Ketika kebingungan dan keputusasaan menelan sampai lumat, keduanya tahu-tahu melayang perlahan ke atas, terus menaiki laut seolah didorong tenaga tertentu. Mereka berhasil keluar dari air, muncul pada permukaan. Terus naik hingga beberapa meter tingginya di udara. Musik aneh itu beserta si sopir juga piano lenyap. Sebagai gantinya, suara burung-burung camar memenuhi telinga.

Ye dan Zet berseru ketakutan, meronta-ronta di awang-awang, lengan serta tungkai berontak menebas angin. Pakaian basah kuyup, berikut tas pula sepatu. Air menetes-netes deras, membentuk butir-butir kecil.

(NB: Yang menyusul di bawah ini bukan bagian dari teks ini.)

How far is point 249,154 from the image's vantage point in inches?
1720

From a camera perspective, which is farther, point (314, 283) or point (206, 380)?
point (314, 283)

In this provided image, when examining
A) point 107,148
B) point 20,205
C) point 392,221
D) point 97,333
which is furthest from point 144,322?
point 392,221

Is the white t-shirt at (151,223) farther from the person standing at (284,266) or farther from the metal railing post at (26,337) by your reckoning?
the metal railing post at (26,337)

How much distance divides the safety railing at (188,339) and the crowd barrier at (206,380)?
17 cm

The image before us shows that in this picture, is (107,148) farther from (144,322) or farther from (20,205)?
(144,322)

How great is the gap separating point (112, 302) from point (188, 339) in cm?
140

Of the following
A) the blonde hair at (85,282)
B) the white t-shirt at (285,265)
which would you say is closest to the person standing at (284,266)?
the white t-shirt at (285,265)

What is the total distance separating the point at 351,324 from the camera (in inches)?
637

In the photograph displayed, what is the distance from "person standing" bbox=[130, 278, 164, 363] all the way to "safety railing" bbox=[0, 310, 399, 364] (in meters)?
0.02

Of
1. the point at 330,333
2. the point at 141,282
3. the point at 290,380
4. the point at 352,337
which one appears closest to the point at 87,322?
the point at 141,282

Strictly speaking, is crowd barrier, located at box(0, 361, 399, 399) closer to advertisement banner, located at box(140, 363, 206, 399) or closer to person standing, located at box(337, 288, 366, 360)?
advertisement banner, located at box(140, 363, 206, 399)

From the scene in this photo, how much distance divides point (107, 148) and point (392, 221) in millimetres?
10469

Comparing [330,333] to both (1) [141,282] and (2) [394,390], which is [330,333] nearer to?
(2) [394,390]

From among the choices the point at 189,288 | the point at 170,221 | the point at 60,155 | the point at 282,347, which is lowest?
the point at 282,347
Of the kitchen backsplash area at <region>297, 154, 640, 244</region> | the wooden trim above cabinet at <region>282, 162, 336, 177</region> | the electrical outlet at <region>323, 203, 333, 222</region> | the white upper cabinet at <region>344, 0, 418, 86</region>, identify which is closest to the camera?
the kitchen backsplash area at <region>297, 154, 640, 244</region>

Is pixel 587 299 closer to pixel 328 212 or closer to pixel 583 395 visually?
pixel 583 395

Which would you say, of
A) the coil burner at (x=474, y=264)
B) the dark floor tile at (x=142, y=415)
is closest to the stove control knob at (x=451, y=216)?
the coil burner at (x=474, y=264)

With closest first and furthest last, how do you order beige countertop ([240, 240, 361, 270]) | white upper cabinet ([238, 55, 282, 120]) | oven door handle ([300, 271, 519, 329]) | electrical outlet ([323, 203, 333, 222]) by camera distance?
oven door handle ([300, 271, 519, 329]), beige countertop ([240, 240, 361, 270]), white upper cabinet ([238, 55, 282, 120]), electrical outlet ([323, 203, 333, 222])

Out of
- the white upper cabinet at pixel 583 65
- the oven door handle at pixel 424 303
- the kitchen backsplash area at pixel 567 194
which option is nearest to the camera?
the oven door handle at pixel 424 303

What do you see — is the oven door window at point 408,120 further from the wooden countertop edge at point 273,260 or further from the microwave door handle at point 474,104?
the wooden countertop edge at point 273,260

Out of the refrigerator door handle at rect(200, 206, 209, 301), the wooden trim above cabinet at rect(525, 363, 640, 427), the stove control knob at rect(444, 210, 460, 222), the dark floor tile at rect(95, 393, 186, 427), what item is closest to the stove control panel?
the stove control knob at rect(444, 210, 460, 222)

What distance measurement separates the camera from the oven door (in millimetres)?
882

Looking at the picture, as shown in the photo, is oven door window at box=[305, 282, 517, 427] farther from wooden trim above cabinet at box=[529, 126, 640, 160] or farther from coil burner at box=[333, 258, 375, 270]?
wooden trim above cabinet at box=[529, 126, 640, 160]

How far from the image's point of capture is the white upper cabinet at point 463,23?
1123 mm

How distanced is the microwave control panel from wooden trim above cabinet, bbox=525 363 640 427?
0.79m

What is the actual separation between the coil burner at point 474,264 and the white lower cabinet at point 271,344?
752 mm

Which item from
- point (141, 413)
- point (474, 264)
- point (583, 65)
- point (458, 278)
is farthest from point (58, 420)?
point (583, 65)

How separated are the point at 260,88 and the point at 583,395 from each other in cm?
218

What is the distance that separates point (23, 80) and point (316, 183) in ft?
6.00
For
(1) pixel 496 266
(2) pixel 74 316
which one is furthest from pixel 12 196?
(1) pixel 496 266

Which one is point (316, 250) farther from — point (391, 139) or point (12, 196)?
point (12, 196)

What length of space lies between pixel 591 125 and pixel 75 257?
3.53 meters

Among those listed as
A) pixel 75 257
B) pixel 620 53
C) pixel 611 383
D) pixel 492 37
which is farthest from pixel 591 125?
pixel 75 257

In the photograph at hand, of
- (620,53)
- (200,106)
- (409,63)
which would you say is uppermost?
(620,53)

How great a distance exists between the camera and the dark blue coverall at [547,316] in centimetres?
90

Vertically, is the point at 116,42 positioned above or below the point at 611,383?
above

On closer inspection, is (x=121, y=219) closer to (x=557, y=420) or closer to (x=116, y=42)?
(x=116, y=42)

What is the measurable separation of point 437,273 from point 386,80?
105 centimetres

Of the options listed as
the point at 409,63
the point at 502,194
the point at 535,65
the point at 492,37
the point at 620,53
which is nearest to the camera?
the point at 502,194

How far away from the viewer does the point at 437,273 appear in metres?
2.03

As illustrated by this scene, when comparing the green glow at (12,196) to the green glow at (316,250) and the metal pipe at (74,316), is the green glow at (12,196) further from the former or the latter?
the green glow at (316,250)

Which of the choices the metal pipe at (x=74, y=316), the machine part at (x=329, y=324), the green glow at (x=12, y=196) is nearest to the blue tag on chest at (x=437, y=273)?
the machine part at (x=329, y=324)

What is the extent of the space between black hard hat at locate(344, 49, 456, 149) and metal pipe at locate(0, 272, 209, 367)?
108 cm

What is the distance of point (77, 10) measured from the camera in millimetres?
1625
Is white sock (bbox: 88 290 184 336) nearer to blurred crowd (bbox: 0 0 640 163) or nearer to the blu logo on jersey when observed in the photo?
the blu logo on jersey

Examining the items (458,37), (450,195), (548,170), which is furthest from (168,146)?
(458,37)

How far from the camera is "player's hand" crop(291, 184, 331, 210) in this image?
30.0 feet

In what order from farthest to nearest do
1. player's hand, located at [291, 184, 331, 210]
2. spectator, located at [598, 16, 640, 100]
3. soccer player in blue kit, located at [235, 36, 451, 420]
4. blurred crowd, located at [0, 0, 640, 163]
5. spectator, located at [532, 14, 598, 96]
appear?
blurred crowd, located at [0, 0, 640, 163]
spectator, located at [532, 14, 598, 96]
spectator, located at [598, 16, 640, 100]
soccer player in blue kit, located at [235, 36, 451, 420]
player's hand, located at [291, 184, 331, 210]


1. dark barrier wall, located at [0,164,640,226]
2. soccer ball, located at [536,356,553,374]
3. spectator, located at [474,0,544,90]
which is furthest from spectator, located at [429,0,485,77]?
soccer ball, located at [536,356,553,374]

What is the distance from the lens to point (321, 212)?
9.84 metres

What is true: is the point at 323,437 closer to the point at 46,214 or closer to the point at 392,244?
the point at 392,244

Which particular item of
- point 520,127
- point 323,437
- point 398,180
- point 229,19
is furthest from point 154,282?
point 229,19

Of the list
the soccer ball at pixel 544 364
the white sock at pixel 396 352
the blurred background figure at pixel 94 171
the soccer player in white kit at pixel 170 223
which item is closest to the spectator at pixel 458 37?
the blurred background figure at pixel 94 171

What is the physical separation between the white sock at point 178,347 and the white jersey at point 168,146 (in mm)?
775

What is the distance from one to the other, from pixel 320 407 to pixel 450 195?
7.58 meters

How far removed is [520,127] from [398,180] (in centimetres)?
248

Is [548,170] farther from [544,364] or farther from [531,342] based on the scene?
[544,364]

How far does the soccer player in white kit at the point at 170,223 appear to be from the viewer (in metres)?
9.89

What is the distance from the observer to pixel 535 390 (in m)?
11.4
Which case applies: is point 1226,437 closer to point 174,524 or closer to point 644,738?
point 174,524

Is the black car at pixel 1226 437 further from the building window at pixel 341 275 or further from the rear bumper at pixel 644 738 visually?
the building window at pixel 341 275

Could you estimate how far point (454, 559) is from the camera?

Tiba-tiba, mereka jatuh perlahan-lahan, terasa amat ringan, ringan sekali. Seiring tubuh turun, bulu-bulu melimpah turut menemani. Terasa damai, menenangkan. Ye dan Zet memejamkan mata menikmati alam.

Suara burung camar hilang. Badan kedua laki-laki itu menyentuh sebidang datar warna putih, yang begitu kenyal mirip agar-agar. Tas mendarat duluan, disusul tubuh Ye dan Zet. Lantai putih pun berdaya pantul, empuk, membuat mereka keenakan. Sekeliling memutih, baik angkasa maupun cakrawala, tanah tempat berbaring. Tempat ini seperti ejawantah kedamaian. Ye dan Zet merasa bagai dimanjakan.

"Zet, aku tak mau pulang!"

"Aku juga, Ye!"

Tawa riang pun memenuhi segala penjuru ruang putih.

[SIMFONI FINIS]

Warna putih hilang. Penglihatan kembali seperti sedia kala. Ye bersama Zet tengkurap di atas aspal, bersimbah darah. Pakaian dan tas mereka sobek-sobek, berlumur cairan merah. Genangan darah pun meluas perlahan.

Angkot yang mereka tumpangi menabrak pohon penghijauan, terjungkal hingga terbalik. Si sopir selamat, langsung lari terbirit-birit. Pedestrian menghampiri dengan raut muka prihatin. Kendaraan sekitar pula berhenti. Sejumlah orang memeriksa keadaan kedua remaja sekolahan itu, mengecek denyut nadi di lengan nan terluka.

Nihil.

Ye dan Zet mati.

Saat badan mereka dibalik, tampak wajah yang memperlihatkan ekspresi bahagia. Mata membuka. Mulut tersenyum lebar.

***

Pagi itu ialah tragedi berdarah.

Di pinggir sawah padi nan rimbun, sebuah motor terguling. ¹Seorang pelajar SMP menghantam batu tepat pada kepala, menyebabkan tengkorak pecah serta otak tercecer keluar.

Selepas kebut-kebutan, ²dua pelajar SMP saling bertabrakan, terhempas sejauh beberapa meter dan tersangkut di dahan pohon dengan leher mereka tertusuk kayu.

Berboncengan tiga dalam satu motor, ³pelajar SMP menubruk gerobak pedagang kaki lima, dan malangnya sekujur tubuh mereka tertusuk-tusuk oleh pecahan piring serta mangkuk.

⁴Seorang pelajar SMP diseruduk saat menyeberang perempatan, tubuhnya begitu mengenaskan dengan lengan serta kepala hancur tergilas.

⁵Pelajar SMP terlindas bus saat berjalan melalui zebra cross. Naas, lehernya terjepit di roda belakang sehingga patah begitu saja.

Mengantuk, ⁶motor pelajar SMP menabrak truk yang sedang parkir di pinggir jalan. Tubuhnya terguling-guling, bersimbah darah, hingga terjebak di selokan nan dalam.